Binary distribution probabilities
Simple binary distribution
You often go out for dinner with your friend Joe. You both like different places, so to decide where to go, you both propose a place, then you flip a coin to choose which option. Joe is very superstitious, so you always use the same coin, which he got from his grandfather. Your method is that Joe flips, you choose. The problem with this is that you remember his grandfather once talking about a shady coin that comes out tails 60% of the time. Should you prefer heads or tails?
Who cares?
A naive approach would be to say that it doesn’t matter, as the whole point of a coin toss is that it’s random. Pick whichever suits your fancy at the time and don’t think about it. Even if Joe’s choice wins a bit more often, it doesn’t really matter, as you just want to have an enjoyable evening.
Which is better?
Just going with it is fine if you don’t care. Calculating the percentage of heads is a very nice in that it gives you a precise probability of getting a heads on a given toss. But it can take a while to stabilise (like 1000 tosses). The Bayesian approach allows you to be quite confident with a lot fewer tries - when starting from a prior of $50\%$ (i.e. you’re totally unsure which coin it is), you can get to over $90\%$ probability that the coin is fair or not with 100 tries. This is a lot faster than the frequentist approach. It’s also more flexible, in that it takes into account how much you initially trusted Joe. The problem with the Bayesian approach used here, is that it’s too simplistic. It only takes two possibilities into account - either the coin is fair, or it has a $60\%$ bias towards tails. What if the bias was $70\%$? The current approach doesn’t check for that, so it won’t tell you anything about it.
The frequentist approach tries to tell you something about the coin. It says something like “if you keep tossing the coin, $n\%$ will come up heads”. This is useful information about the world. On the other hand, the Bayesian approach used here is trying to help you work out “do I believe this coin is fair?”, and each subsequent toss should change your mind slightly.

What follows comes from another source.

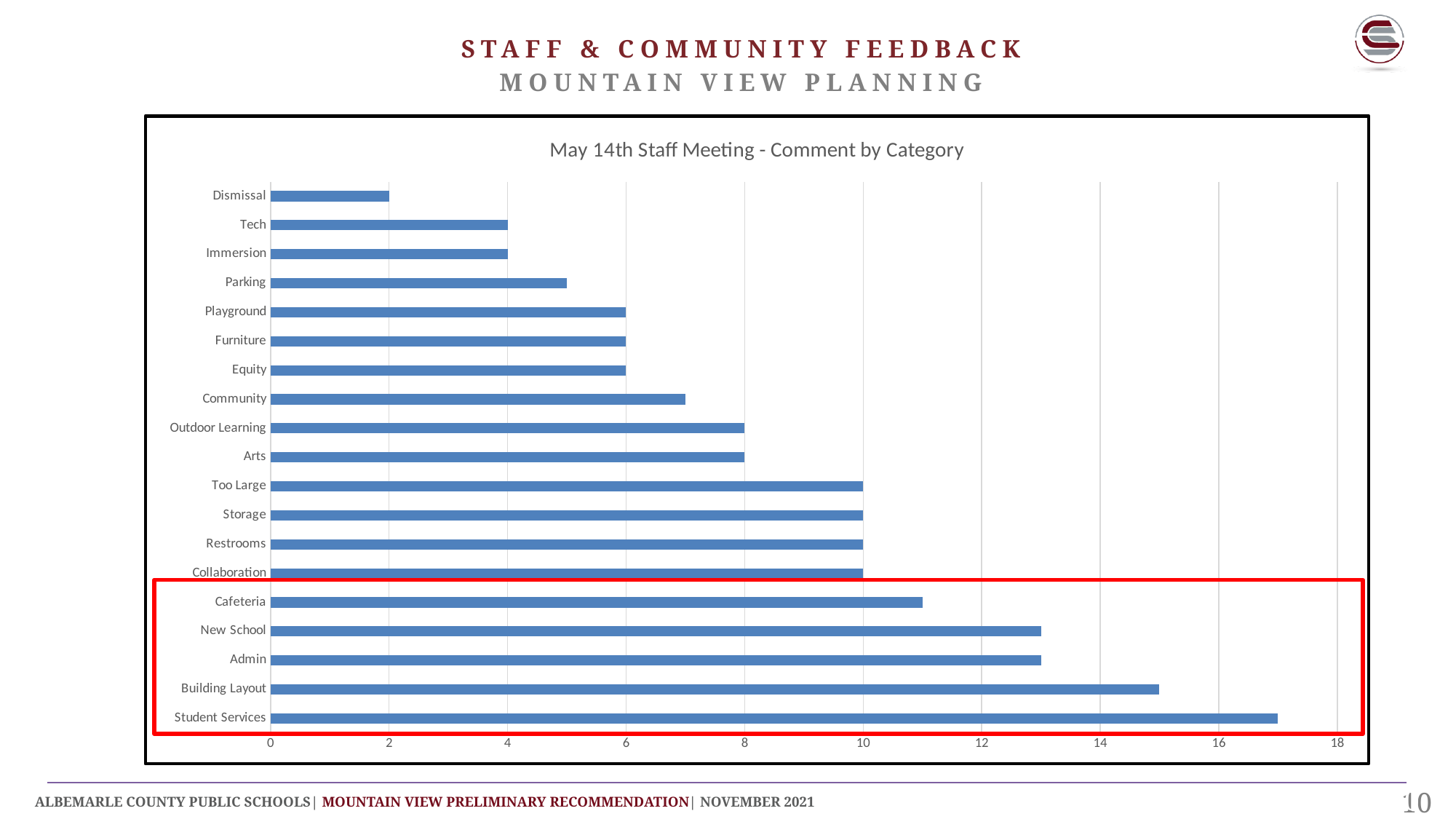
What is the value for Tech? 4 What is the value for Outdoor Learning? 8 What is the value for Collaboration? 10 What is the value for Dismissal? 2 What kind of chart is shown on the slide? bar chart Is the value for Student Services greater or less than 16? greater How many categories are plotted in the chart? 19 What is the title of the chart? May 14th Staff Meeting - Comment by Category What is the difference between the values for Collaboration and Dismissal? 8 Which category has the highest number of comments? Student Services Which is larger, the value for Building Layout or the value for Admin? Building Layout Which category has the lowest number of comments? Dismissal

One fun thing about the Bayesian approach, is that if you’re absolutely sure that either the coin is fair, or that it’s unfair (i.e. your prior that the coin is fair is $1$ or $0$), there is no way for you to change your mind. Let’s demonstrate this with the “I’m sure Joe is using a fair coin” version and getting a heads:
- $P(fair)$ - The probability the coin is fair - out prior here is $1$.

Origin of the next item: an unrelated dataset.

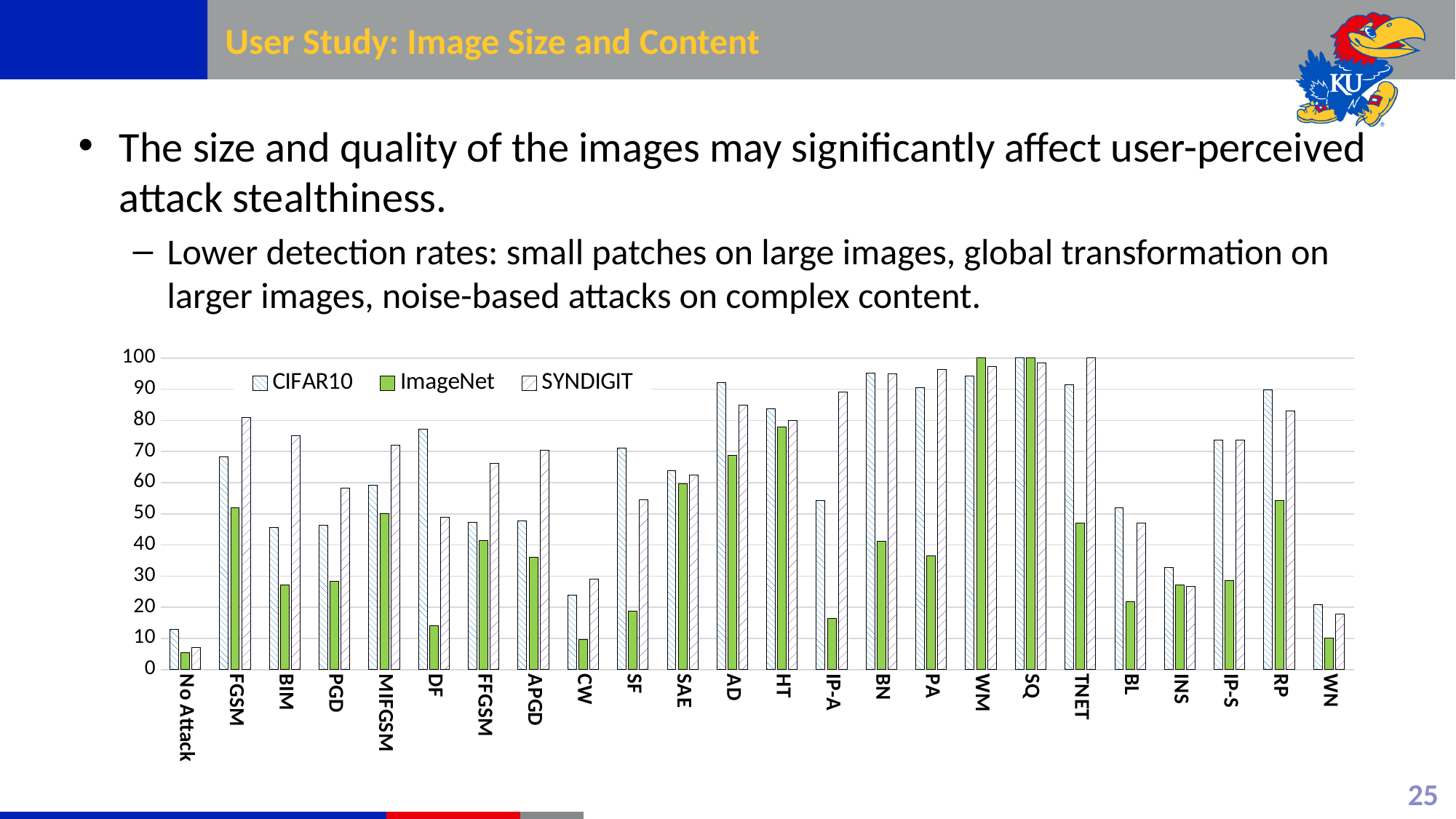
For BN, which series has the larger value, ImageNet or SYNDIGIT? SYNDIGIT How many attack categories are shown along the x axis of the chart? 24 Is the SYNDIGIT value for BIM greater or less than 70? greater For DF, which series has the larger value, CIFAR10 or ImageNet? CIFAR10 Which category has the lowest CIFAR10 value in the chart? No Attack Is the CIFAR10 value for FGSM greater or less than 60? greater How many series does the chart legend list? 3 Is the ImageNet value for IP-A greater or less than 20? less Which series in the chart is drawn with solid green bars? ImageNet Which category has the highest CIFAR10 value in the chart? SQ Which category has the lowest ImageNet value in the chart? No Attack What kind of chart is shown on the slide? bar chart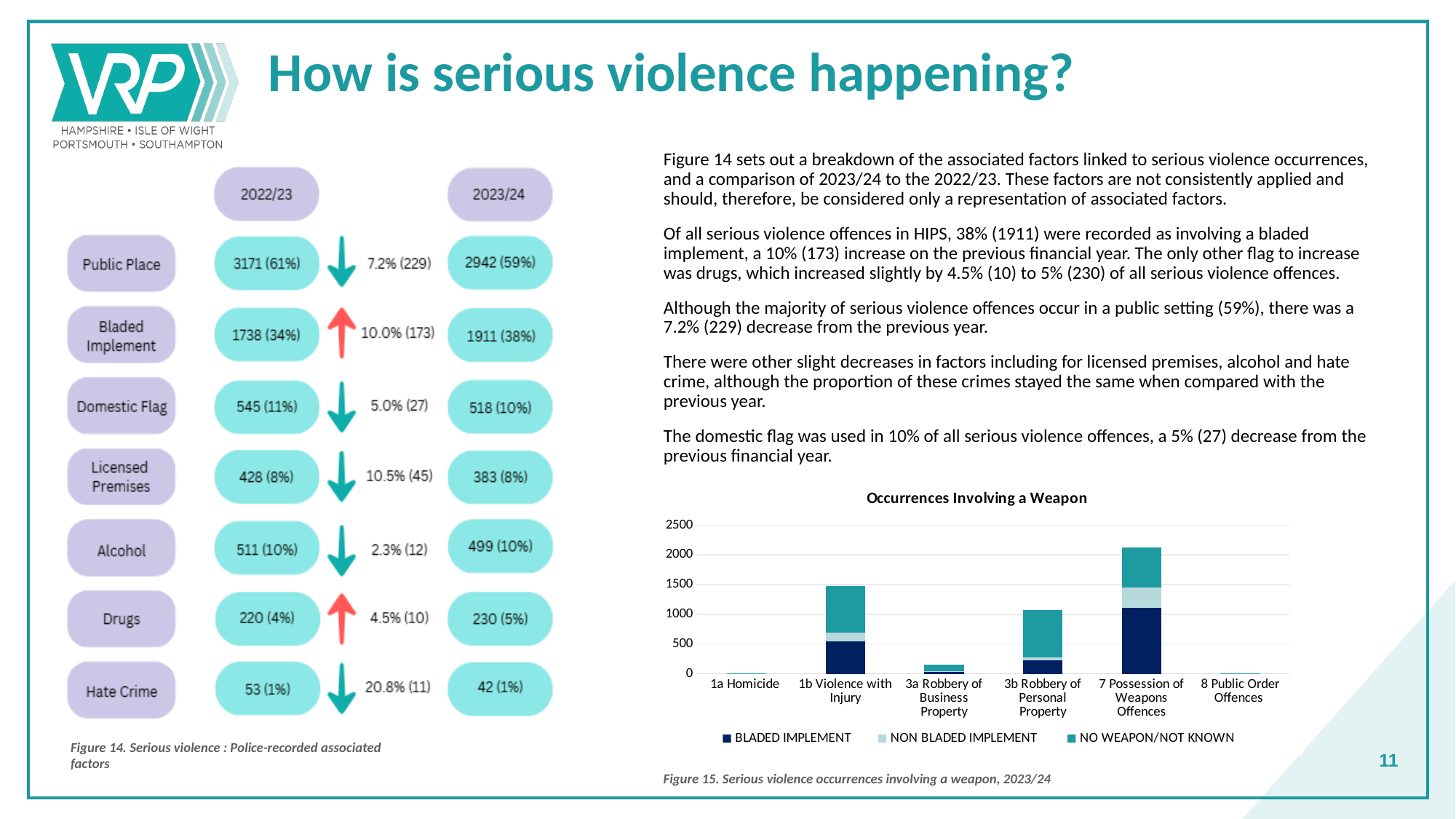
In the 'Occurrences Involving a Weapon' chart, which has the taller total bar: 1b Violence with Injury or 3b Robbery of Personal Property? 1b Violence with Injury What are the three legend entries in the 'Occurrences Involving a Weapon' chart? BLADED IMPLEMENT, NON BLADED IMPLEMENT, NO WEAPON/NOT KNOWN How many series does the legend of the 'Occurrences Involving a Weapon' chart list? 3 In the 'Occurrences Involving a Weapon' chart, is the total bar for 3b Robbery of Personal Property greater or less than 500? greater In the 'Occurrences Involving a Weapon' chart, is the total bar for 3a Robbery of Business Property greater or less than 500? less What kind of chart is 'Occurrences Involving a Weapon'? Stacked bar chart What is the title of the bar chart on the slide? Occurrences Involving a Weapon How many offence categories are shown on the x axis of the 'Occurrences Involving a Weapon' chart? 6 In the 'Occurrences Involving a Weapon' chart, which offence category has the tallest stacked bar? 7 Possession of Weapons Offences In the 'Occurrences Involving a Weapon' chart, is the BLADED IMPLEMENT segment for 7 Possession of Weapons Offences greater or less than 500? greater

- $P(heads | fair)$ - The probability of getting a heads, if the coin is fair. This is $0.5$, sort of by definition.
- $P(heads | unfair)$ - The probability of getting a heads with an unfair coin. If we assume Joe’s grandfather was correct, this is $0.4$ as it should be tails $60\%$ of the time.
- $P(heads)$ - The overall probability of getting a heads. This is calculated as $P(heads | fair) * P(fair) + P(heads | unfair) * P(unfair)$.
So:
$$P(fair | heads) = \frac{0.5 * 1}{0.5 * 1 + 0.4 * (1 - 1)} = \frac{0.5 * 1}{0.5 * 1 + 0.4 * 0} = \frac{0.5 * 1}{0.5 * 1} = 1$$
Nothing has changed! Getting a tails will also give a posterior of 1! This means that no matter what evidence comes in, you’ll never change your mind on whether the coin is fair or not.